- **Direction**:
Rewrite the material below, replacing every "window" with "doorway" and leaving everything else unchanged.

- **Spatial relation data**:
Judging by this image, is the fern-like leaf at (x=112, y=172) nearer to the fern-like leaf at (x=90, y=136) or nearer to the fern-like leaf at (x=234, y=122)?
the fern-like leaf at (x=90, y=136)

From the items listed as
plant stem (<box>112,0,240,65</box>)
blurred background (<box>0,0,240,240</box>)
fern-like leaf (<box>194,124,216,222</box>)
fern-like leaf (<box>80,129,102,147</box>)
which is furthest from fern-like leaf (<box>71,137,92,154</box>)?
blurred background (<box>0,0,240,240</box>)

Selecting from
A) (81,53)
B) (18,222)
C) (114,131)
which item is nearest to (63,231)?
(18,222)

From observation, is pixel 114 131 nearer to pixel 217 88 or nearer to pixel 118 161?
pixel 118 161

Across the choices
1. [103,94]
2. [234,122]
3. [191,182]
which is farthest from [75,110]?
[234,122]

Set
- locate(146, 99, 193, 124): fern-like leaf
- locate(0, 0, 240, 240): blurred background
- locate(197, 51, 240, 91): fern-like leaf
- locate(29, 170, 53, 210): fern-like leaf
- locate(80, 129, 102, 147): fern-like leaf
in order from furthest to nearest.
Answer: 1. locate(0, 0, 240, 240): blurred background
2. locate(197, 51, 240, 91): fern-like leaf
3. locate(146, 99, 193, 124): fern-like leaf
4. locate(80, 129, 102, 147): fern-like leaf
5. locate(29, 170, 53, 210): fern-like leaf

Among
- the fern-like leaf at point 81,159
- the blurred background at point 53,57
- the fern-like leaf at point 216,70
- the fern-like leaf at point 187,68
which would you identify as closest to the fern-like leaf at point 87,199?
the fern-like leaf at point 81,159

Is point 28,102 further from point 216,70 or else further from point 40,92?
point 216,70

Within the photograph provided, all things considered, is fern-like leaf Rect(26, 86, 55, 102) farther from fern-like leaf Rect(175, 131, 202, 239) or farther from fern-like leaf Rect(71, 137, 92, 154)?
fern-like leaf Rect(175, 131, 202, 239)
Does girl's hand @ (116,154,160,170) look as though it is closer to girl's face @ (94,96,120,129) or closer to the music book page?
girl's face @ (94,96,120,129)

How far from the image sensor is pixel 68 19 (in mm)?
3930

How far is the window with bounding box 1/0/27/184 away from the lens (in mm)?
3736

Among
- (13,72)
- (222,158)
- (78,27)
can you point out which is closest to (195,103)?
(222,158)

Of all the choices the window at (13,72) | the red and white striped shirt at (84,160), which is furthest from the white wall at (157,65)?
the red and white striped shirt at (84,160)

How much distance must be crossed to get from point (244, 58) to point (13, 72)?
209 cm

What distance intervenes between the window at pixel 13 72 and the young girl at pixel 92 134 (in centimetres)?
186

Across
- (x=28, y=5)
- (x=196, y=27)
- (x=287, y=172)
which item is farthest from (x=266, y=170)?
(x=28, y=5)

- **Task response**:
Judging by this image, is the fern-like leaf at (x=112, y=172) nearer to the fern-like leaf at (x=90, y=136) or nearer to the fern-like leaf at (x=234, y=122)?
the fern-like leaf at (x=90, y=136)

From the items listed as
plant stem (<box>112,0,240,65</box>)
blurred background (<box>0,0,240,240</box>)
fern-like leaf (<box>194,124,216,222</box>)
fern-like leaf (<box>80,129,102,147</box>)
which is furthest from fern-like leaf (<box>71,137,92,154</box>)?
blurred background (<box>0,0,240,240</box>)

Selecting from
A) (81,53)
B) (18,222)
C) (114,131)
which item is nearest to (63,231)?
(18,222)

From observation, is pixel 114 131 nearer to pixel 217 88 or nearer to pixel 118 161?
pixel 118 161

Across the choices
1. [103,94]
2. [234,122]
3. [191,182]
which is farthest from [75,110]?
[234,122]

Set
- locate(146, 99, 193, 124): fern-like leaf
- locate(0, 0, 240, 240): blurred background
- locate(197, 51, 240, 91): fern-like leaf
- locate(29, 170, 53, 210): fern-like leaf
- locate(80, 129, 102, 147): fern-like leaf
in order from furthest to nearest.
Answer: 1. locate(0, 0, 240, 240): blurred background
2. locate(197, 51, 240, 91): fern-like leaf
3. locate(146, 99, 193, 124): fern-like leaf
4. locate(80, 129, 102, 147): fern-like leaf
5. locate(29, 170, 53, 210): fern-like leaf

Among
- the fern-like leaf at point 81,159
- the blurred background at point 53,57
- the fern-like leaf at point 216,70
- the fern-like leaf at point 187,68
which would you identify as closest to the fern-like leaf at point 87,199?
the fern-like leaf at point 81,159

Is point 28,102 further from point 216,70 or else further from point 40,92?
point 216,70

Within the photograph provided, all things considered, is fern-like leaf Rect(26, 86, 55, 102) farther from fern-like leaf Rect(175, 131, 202, 239) or farther from fern-like leaf Rect(71, 137, 92, 154)?
fern-like leaf Rect(175, 131, 202, 239)
Does girl's hand @ (116,154,160,170) look as though it is closer to girl's face @ (94,96,120,129) or closer to the music book page?
girl's face @ (94,96,120,129)

How far from the image sensor is pixel 68 19 (in mm)?
3930

How far is the doorway with bounding box 1/0/27/184 away from the lens (in mm)?
3736

Among
- (13,72)
- (222,158)
- (78,27)
can you point out which is closest to (195,103)?
(222,158)

Of all the choices the doorway at (13,72) | the red and white striped shirt at (84,160), which is furthest from the white wall at (157,65)?
the red and white striped shirt at (84,160)

How much distance must be crossed to get from point (244, 58) to point (13, 72)?
209 cm

What distance intervenes between the doorway at pixel 13 72 and the young girl at pixel 92 134 (in centimetres)?
186

Across
- (x=28, y=5)
- (x=196, y=27)
- (x=287, y=172)
which item is farthest from (x=266, y=170)?
(x=28, y=5)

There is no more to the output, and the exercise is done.